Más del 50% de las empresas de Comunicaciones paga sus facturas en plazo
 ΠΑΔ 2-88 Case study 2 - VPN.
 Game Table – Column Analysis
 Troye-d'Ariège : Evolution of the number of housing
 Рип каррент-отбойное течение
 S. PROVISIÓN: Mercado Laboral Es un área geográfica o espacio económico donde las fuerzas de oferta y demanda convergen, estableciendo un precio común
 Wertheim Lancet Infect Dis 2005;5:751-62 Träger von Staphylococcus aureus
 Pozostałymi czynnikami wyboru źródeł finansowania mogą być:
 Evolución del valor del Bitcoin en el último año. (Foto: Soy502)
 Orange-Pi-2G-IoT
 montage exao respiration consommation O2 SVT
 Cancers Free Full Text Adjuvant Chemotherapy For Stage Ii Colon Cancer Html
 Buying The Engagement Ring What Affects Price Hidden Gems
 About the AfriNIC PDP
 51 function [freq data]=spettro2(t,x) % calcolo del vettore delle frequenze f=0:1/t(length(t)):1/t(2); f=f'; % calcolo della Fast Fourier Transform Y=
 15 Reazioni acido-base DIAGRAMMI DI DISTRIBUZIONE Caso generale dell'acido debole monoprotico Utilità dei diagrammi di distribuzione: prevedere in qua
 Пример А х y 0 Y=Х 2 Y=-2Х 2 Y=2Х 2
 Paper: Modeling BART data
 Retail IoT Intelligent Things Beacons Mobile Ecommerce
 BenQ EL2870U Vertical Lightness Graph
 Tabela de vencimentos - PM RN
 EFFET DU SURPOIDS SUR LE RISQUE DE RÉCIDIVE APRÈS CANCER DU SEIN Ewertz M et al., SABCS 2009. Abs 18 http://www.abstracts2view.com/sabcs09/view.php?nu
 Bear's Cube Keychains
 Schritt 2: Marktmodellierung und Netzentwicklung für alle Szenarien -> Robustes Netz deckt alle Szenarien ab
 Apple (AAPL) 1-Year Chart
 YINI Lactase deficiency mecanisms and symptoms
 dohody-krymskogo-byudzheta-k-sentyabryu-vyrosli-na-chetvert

**Work to complete:** All lines holding the word "data" must be found in the listing and copied.

**Reply:**
 51 function [freq data]=spettro2(t,x) % calcolo del vettore delle frequenze f=0:1/t(length(t)):1/t(2); f=f'; % calcolo della Fast Fourier Transform Y=
 Paper: Modeling BART data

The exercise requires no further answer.